▶ _Extrait du texte_
Les riverains vivaient dans la peur qu’un caillou dévale un jour sur leur maison. ©Tim McKenna
Les riverains vivaient dans la peur qu’un caillou dévale un jour sur leur maison. ©Tim McKenna
Tahiti, le 5 décembre 2025 - Est-ce le drame d’Afaahiti, la persistance des riverains ou simplement un travail de fond des services de l’État ? Le résultat est là : le permis de construire du chantier controversé du PK 26 à Paea vient d’être annulé pour fraude, après huit mois de nuisances et d’alertes répétées de la part des habitants. 
 
Depuis mars, les riverains d’une servitude du PK 26, à Paea, dénoncent un chantier dont le vacarme dépassait régulièrement les 100 décibels. Deux marteaux-piqueurs opéraient en continu, alors que l’arrêté n’en autorisait qu’un seul. Ce qui était présenté comme un simple aménagement de chemin pour un fa’a’apu a rapidement éveillé les soupçons : les habitants y ont vu une extraction commerciale déguisée.
 
Appuyé par la fédération Tāhei ’Auti ia Moorea et le bureau d’études Vetea, le collectif affirme avoir découvert une “sous-évaluation flagrante des volumes” déclarés dans le permis de construire, un élément déterminant qui, selon lui, constituait une fraude. Un courrier a été adressé à plusieurs autorités, exigeant l’annulation du permis.

▶ _Enregistrements fournis_
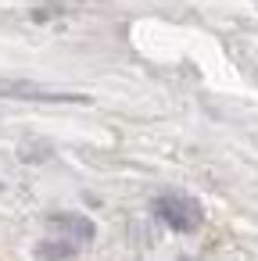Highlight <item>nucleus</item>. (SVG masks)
Here are the masks:
<instances>
[{
  "mask_svg": "<svg viewBox=\"0 0 258 261\" xmlns=\"http://www.w3.org/2000/svg\"><path fill=\"white\" fill-rule=\"evenodd\" d=\"M47 222H51V229L61 232V240H72V243H90L97 236V225L86 215H76V211H58Z\"/></svg>",
  "mask_w": 258,
  "mask_h": 261,
  "instance_id": "nucleus-2",
  "label": "nucleus"
},
{
  "mask_svg": "<svg viewBox=\"0 0 258 261\" xmlns=\"http://www.w3.org/2000/svg\"><path fill=\"white\" fill-rule=\"evenodd\" d=\"M0 97H15V100H47V104H72L83 100L76 93H54V90H40L29 83H0Z\"/></svg>",
  "mask_w": 258,
  "mask_h": 261,
  "instance_id": "nucleus-3",
  "label": "nucleus"
},
{
  "mask_svg": "<svg viewBox=\"0 0 258 261\" xmlns=\"http://www.w3.org/2000/svg\"><path fill=\"white\" fill-rule=\"evenodd\" d=\"M76 250H79V243H72V240H43V243H36L40 261H68V257H76Z\"/></svg>",
  "mask_w": 258,
  "mask_h": 261,
  "instance_id": "nucleus-4",
  "label": "nucleus"
},
{
  "mask_svg": "<svg viewBox=\"0 0 258 261\" xmlns=\"http://www.w3.org/2000/svg\"><path fill=\"white\" fill-rule=\"evenodd\" d=\"M154 215L172 232H194V229L204 225V207L186 193H161L154 200Z\"/></svg>",
  "mask_w": 258,
  "mask_h": 261,
  "instance_id": "nucleus-1",
  "label": "nucleus"
}]
</instances>
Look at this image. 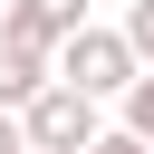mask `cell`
<instances>
[{
    "label": "cell",
    "mask_w": 154,
    "mask_h": 154,
    "mask_svg": "<svg viewBox=\"0 0 154 154\" xmlns=\"http://www.w3.org/2000/svg\"><path fill=\"white\" fill-rule=\"evenodd\" d=\"M0 154H38V144H29V125H19V116H0Z\"/></svg>",
    "instance_id": "obj_7"
},
{
    "label": "cell",
    "mask_w": 154,
    "mask_h": 154,
    "mask_svg": "<svg viewBox=\"0 0 154 154\" xmlns=\"http://www.w3.org/2000/svg\"><path fill=\"white\" fill-rule=\"evenodd\" d=\"M48 87H58V58H38V48H0V116H29Z\"/></svg>",
    "instance_id": "obj_4"
},
{
    "label": "cell",
    "mask_w": 154,
    "mask_h": 154,
    "mask_svg": "<svg viewBox=\"0 0 154 154\" xmlns=\"http://www.w3.org/2000/svg\"><path fill=\"white\" fill-rule=\"evenodd\" d=\"M144 77V58H135V38L125 29H77L67 48H58V87H77V96H96V106H125V87Z\"/></svg>",
    "instance_id": "obj_1"
},
{
    "label": "cell",
    "mask_w": 154,
    "mask_h": 154,
    "mask_svg": "<svg viewBox=\"0 0 154 154\" xmlns=\"http://www.w3.org/2000/svg\"><path fill=\"white\" fill-rule=\"evenodd\" d=\"M77 29H96L87 0H0V48H38V58H58Z\"/></svg>",
    "instance_id": "obj_3"
},
{
    "label": "cell",
    "mask_w": 154,
    "mask_h": 154,
    "mask_svg": "<svg viewBox=\"0 0 154 154\" xmlns=\"http://www.w3.org/2000/svg\"><path fill=\"white\" fill-rule=\"evenodd\" d=\"M116 125H125L135 144H154V67H144V77L125 87V106H116Z\"/></svg>",
    "instance_id": "obj_5"
},
{
    "label": "cell",
    "mask_w": 154,
    "mask_h": 154,
    "mask_svg": "<svg viewBox=\"0 0 154 154\" xmlns=\"http://www.w3.org/2000/svg\"><path fill=\"white\" fill-rule=\"evenodd\" d=\"M19 125H29V144H38V154H96V144H106V106H96V96H77V87H48Z\"/></svg>",
    "instance_id": "obj_2"
},
{
    "label": "cell",
    "mask_w": 154,
    "mask_h": 154,
    "mask_svg": "<svg viewBox=\"0 0 154 154\" xmlns=\"http://www.w3.org/2000/svg\"><path fill=\"white\" fill-rule=\"evenodd\" d=\"M96 154H154V144H135L125 125H106V144H96Z\"/></svg>",
    "instance_id": "obj_8"
},
{
    "label": "cell",
    "mask_w": 154,
    "mask_h": 154,
    "mask_svg": "<svg viewBox=\"0 0 154 154\" xmlns=\"http://www.w3.org/2000/svg\"><path fill=\"white\" fill-rule=\"evenodd\" d=\"M116 29H125V38H135V58L154 67V0H125V19H116Z\"/></svg>",
    "instance_id": "obj_6"
}]
</instances>
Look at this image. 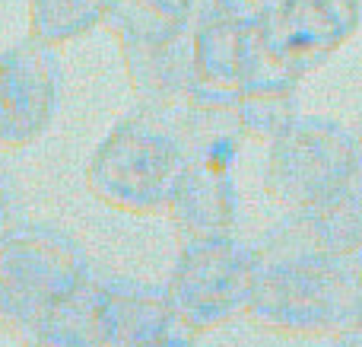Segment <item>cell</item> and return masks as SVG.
Returning a JSON list of instances; mask_svg holds the SVG:
<instances>
[{
	"label": "cell",
	"mask_w": 362,
	"mask_h": 347,
	"mask_svg": "<svg viewBox=\"0 0 362 347\" xmlns=\"http://www.w3.org/2000/svg\"><path fill=\"white\" fill-rule=\"evenodd\" d=\"M245 316L286 338H334L362 319V290L350 258L315 252L261 255Z\"/></svg>",
	"instance_id": "obj_1"
},
{
	"label": "cell",
	"mask_w": 362,
	"mask_h": 347,
	"mask_svg": "<svg viewBox=\"0 0 362 347\" xmlns=\"http://www.w3.org/2000/svg\"><path fill=\"white\" fill-rule=\"evenodd\" d=\"M185 159V144L163 108L140 106L93 150L86 188L124 214H165Z\"/></svg>",
	"instance_id": "obj_2"
},
{
	"label": "cell",
	"mask_w": 362,
	"mask_h": 347,
	"mask_svg": "<svg viewBox=\"0 0 362 347\" xmlns=\"http://www.w3.org/2000/svg\"><path fill=\"white\" fill-rule=\"evenodd\" d=\"M89 274L86 249L70 233L45 223H16L0 236V329L25 338L48 303Z\"/></svg>",
	"instance_id": "obj_3"
},
{
	"label": "cell",
	"mask_w": 362,
	"mask_h": 347,
	"mask_svg": "<svg viewBox=\"0 0 362 347\" xmlns=\"http://www.w3.org/2000/svg\"><path fill=\"white\" fill-rule=\"evenodd\" d=\"M257 268H261L257 249L238 242L235 233L187 239L165 280V293L181 329H187L191 335H204L245 316Z\"/></svg>",
	"instance_id": "obj_4"
},
{
	"label": "cell",
	"mask_w": 362,
	"mask_h": 347,
	"mask_svg": "<svg viewBox=\"0 0 362 347\" xmlns=\"http://www.w3.org/2000/svg\"><path fill=\"white\" fill-rule=\"evenodd\" d=\"M362 169L356 137L331 121L296 118L270 140L264 166V191L289 214L308 210L337 195Z\"/></svg>",
	"instance_id": "obj_5"
},
{
	"label": "cell",
	"mask_w": 362,
	"mask_h": 347,
	"mask_svg": "<svg viewBox=\"0 0 362 347\" xmlns=\"http://www.w3.org/2000/svg\"><path fill=\"white\" fill-rule=\"evenodd\" d=\"M61 99V61L54 48L25 42L0 51V147L19 150L48 131Z\"/></svg>",
	"instance_id": "obj_6"
},
{
	"label": "cell",
	"mask_w": 362,
	"mask_h": 347,
	"mask_svg": "<svg viewBox=\"0 0 362 347\" xmlns=\"http://www.w3.org/2000/svg\"><path fill=\"white\" fill-rule=\"evenodd\" d=\"M238 153L242 150H232V147L187 153L185 169L165 207L172 227L185 242L235 233L238 191L232 172H235Z\"/></svg>",
	"instance_id": "obj_7"
},
{
	"label": "cell",
	"mask_w": 362,
	"mask_h": 347,
	"mask_svg": "<svg viewBox=\"0 0 362 347\" xmlns=\"http://www.w3.org/2000/svg\"><path fill=\"white\" fill-rule=\"evenodd\" d=\"M356 25V0H283L264 19V42L293 76L321 64Z\"/></svg>",
	"instance_id": "obj_8"
},
{
	"label": "cell",
	"mask_w": 362,
	"mask_h": 347,
	"mask_svg": "<svg viewBox=\"0 0 362 347\" xmlns=\"http://www.w3.org/2000/svg\"><path fill=\"white\" fill-rule=\"evenodd\" d=\"M286 252H315L334 258H353L362 252V169L327 201L289 214L257 246V255Z\"/></svg>",
	"instance_id": "obj_9"
},
{
	"label": "cell",
	"mask_w": 362,
	"mask_h": 347,
	"mask_svg": "<svg viewBox=\"0 0 362 347\" xmlns=\"http://www.w3.org/2000/svg\"><path fill=\"white\" fill-rule=\"evenodd\" d=\"M32 347H115L112 306L105 278L86 280L64 290L29 329Z\"/></svg>",
	"instance_id": "obj_10"
},
{
	"label": "cell",
	"mask_w": 362,
	"mask_h": 347,
	"mask_svg": "<svg viewBox=\"0 0 362 347\" xmlns=\"http://www.w3.org/2000/svg\"><path fill=\"white\" fill-rule=\"evenodd\" d=\"M127 83L140 106L165 108L181 102L197 83L194 32H181L165 42H118Z\"/></svg>",
	"instance_id": "obj_11"
},
{
	"label": "cell",
	"mask_w": 362,
	"mask_h": 347,
	"mask_svg": "<svg viewBox=\"0 0 362 347\" xmlns=\"http://www.w3.org/2000/svg\"><path fill=\"white\" fill-rule=\"evenodd\" d=\"M105 287L112 306L115 347H137L181 325L165 287L134 278H105Z\"/></svg>",
	"instance_id": "obj_12"
},
{
	"label": "cell",
	"mask_w": 362,
	"mask_h": 347,
	"mask_svg": "<svg viewBox=\"0 0 362 347\" xmlns=\"http://www.w3.org/2000/svg\"><path fill=\"white\" fill-rule=\"evenodd\" d=\"M206 16V0H112L105 25L115 42H165Z\"/></svg>",
	"instance_id": "obj_13"
},
{
	"label": "cell",
	"mask_w": 362,
	"mask_h": 347,
	"mask_svg": "<svg viewBox=\"0 0 362 347\" xmlns=\"http://www.w3.org/2000/svg\"><path fill=\"white\" fill-rule=\"evenodd\" d=\"M296 80H255L235 89V112L245 137L276 140L296 121Z\"/></svg>",
	"instance_id": "obj_14"
},
{
	"label": "cell",
	"mask_w": 362,
	"mask_h": 347,
	"mask_svg": "<svg viewBox=\"0 0 362 347\" xmlns=\"http://www.w3.org/2000/svg\"><path fill=\"white\" fill-rule=\"evenodd\" d=\"M112 0H29V38L42 45H67L105 25Z\"/></svg>",
	"instance_id": "obj_15"
},
{
	"label": "cell",
	"mask_w": 362,
	"mask_h": 347,
	"mask_svg": "<svg viewBox=\"0 0 362 347\" xmlns=\"http://www.w3.org/2000/svg\"><path fill=\"white\" fill-rule=\"evenodd\" d=\"M16 227V191H13V182L0 172V236L10 233Z\"/></svg>",
	"instance_id": "obj_16"
},
{
	"label": "cell",
	"mask_w": 362,
	"mask_h": 347,
	"mask_svg": "<svg viewBox=\"0 0 362 347\" xmlns=\"http://www.w3.org/2000/svg\"><path fill=\"white\" fill-rule=\"evenodd\" d=\"M137 347H194V341H191V331L178 325V329L165 331V335L153 338V341H144V344H137Z\"/></svg>",
	"instance_id": "obj_17"
},
{
	"label": "cell",
	"mask_w": 362,
	"mask_h": 347,
	"mask_svg": "<svg viewBox=\"0 0 362 347\" xmlns=\"http://www.w3.org/2000/svg\"><path fill=\"white\" fill-rule=\"evenodd\" d=\"M334 347H362V319L356 325H353L350 331H344V335L337 338V344Z\"/></svg>",
	"instance_id": "obj_18"
},
{
	"label": "cell",
	"mask_w": 362,
	"mask_h": 347,
	"mask_svg": "<svg viewBox=\"0 0 362 347\" xmlns=\"http://www.w3.org/2000/svg\"><path fill=\"white\" fill-rule=\"evenodd\" d=\"M350 265H353V271H356V280H359V290H362V252H359V255H353V258H350Z\"/></svg>",
	"instance_id": "obj_19"
},
{
	"label": "cell",
	"mask_w": 362,
	"mask_h": 347,
	"mask_svg": "<svg viewBox=\"0 0 362 347\" xmlns=\"http://www.w3.org/2000/svg\"><path fill=\"white\" fill-rule=\"evenodd\" d=\"M356 147H359V157H362V131L356 134Z\"/></svg>",
	"instance_id": "obj_20"
}]
</instances>
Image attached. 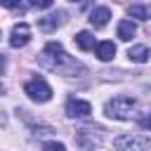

▶ _Travail demandé_
1 – Mettez en anglais cette phrase de l'extrait : « Deux marteaux-piqueurs opéraient en continu, alors que l’arrêté n’en autorisait qu’un seul. »
2 – Renvoyez sans rien changer tout ce qui va de « Depuis mars, les » jusqu'à « l’annulation du permis. » dans l'extrait.
Les enregistrements n'ont rien à voir avec l'extrait.

▶ _Liste des réponses_
1 – Two jackhammers were running continuously, even though the order allowed only one.

2 –
Depuis mars, les riverains d’une servitude du PK 26, à Paea, dénoncent un chantier dont le vacarme dépassait régulièrement les 100 décibels. Deux marteaux-piqueurs opéraient en continu, alors que l’arrêté n’en autorisait qu’un seul. Ce qui était présenté comme un simple aménagement de chemin pour un fa’a’apu a rapidement éveillé les soupçons : les habitants y ont vu une extraction commerciale déguisée.
 
Appuyé par la fédération Tāhei ’Auti ia Moorea et le bureau d’études Vetea, le collectif affirme avoir découvert une “sous-évaluation flagrante des volumes” déclarés dans le permis de construire, un élément déterminant qui, selon lui, constituait une fraude. Un courrier a été adressé à plusieurs autorités, exigeant l’annulation du permis.